## TASK INSTRUCTIONS
Copy the entries below, replacing "mountain" with "hill" wherever it occurs and leaving every other word unchanged.

---

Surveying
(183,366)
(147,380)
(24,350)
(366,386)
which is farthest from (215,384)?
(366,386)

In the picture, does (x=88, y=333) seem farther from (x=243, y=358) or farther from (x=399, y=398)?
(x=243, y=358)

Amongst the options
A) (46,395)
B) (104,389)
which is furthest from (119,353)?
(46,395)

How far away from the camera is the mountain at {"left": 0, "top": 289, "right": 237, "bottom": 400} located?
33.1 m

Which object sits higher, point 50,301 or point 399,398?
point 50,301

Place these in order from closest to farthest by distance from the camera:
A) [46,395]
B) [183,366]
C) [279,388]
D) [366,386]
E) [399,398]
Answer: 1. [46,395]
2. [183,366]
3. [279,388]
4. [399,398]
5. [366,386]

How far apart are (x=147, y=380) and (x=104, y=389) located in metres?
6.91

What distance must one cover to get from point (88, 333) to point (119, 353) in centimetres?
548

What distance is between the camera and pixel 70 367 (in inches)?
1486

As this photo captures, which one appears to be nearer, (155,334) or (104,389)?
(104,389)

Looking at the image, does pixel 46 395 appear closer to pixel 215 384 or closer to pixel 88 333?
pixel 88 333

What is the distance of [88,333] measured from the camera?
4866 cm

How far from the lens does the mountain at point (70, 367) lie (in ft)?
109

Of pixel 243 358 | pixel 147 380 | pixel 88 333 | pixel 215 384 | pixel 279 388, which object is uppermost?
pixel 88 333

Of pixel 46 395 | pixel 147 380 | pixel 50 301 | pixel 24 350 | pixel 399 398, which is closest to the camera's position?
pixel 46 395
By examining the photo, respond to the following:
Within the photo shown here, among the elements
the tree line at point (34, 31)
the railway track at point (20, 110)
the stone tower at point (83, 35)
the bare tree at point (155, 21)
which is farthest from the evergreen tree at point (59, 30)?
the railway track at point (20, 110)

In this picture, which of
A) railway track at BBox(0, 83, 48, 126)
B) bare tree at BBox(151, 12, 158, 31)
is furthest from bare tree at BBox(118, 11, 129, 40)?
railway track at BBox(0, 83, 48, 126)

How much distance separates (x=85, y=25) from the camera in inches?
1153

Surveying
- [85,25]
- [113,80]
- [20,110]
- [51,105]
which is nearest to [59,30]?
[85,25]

---

## RESULT
Surveying
(183,366)
(147,380)
(24,350)
(366,386)
which is farthest from (215,384)?
(366,386)

In the picture, does (x=88, y=333) seem farther from (x=243, y=358) or farther from (x=399, y=398)?
(x=243, y=358)

Amongst the options
A) (46,395)
B) (104,389)
which is furthest from (119,353)?
(46,395)

How far away from the camera is the hill at {"left": 0, "top": 289, "right": 237, "bottom": 400} located?
33.1 m

Which object sits higher, point 50,301 or point 399,398?
point 50,301

Place these in order from closest to farthest by distance from the camera:
A) [46,395]
B) [183,366]
C) [279,388]
D) [366,386]
E) [399,398]
Answer: 1. [46,395]
2. [183,366]
3. [279,388]
4. [399,398]
5. [366,386]

How far apart are (x=147, y=380) and (x=104, y=389) located in metres?
6.91

What distance must one cover to get from point (88, 333) to point (119, 353) in centimetres?
548

What distance is between the camera and pixel 70 367 (in inches)?
1486

As this photo captures, which one appears to be nearer, (155,334) or (104,389)?
(104,389)

Looking at the image, does pixel 46 395 appear closer to pixel 215 384 or closer to pixel 88 333?
pixel 88 333

What is the distance of [88,333] measured from the camera?
4866 cm

How far from the lens does the hill at point (70, 367) lie (in ft)?
109

Of pixel 243 358 | pixel 147 380 | pixel 88 333 | pixel 215 384 | pixel 279 388, which object is uppermost?
pixel 88 333

Of pixel 46 395 | pixel 147 380 | pixel 50 301 | pixel 24 350 | pixel 399 398, which is closest to the camera's position?
pixel 46 395
By examining the photo, respond to the following:
Within the photo shown here, among the elements
the tree line at point (34, 31)
the railway track at point (20, 110)
the stone tower at point (83, 35)
the bare tree at point (155, 21)
which is farthest from the evergreen tree at point (59, 30)?
the railway track at point (20, 110)

In this picture, which of
A) railway track at BBox(0, 83, 48, 126)
B) bare tree at BBox(151, 12, 158, 31)
is furthest from bare tree at BBox(118, 11, 129, 40)?
railway track at BBox(0, 83, 48, 126)

How much distance separates (x=85, y=25) from the camera in inches?
1153

Surveying
- [85,25]
- [113,80]
- [20,110]
- [51,105]
which is nearest to [59,30]?
[85,25]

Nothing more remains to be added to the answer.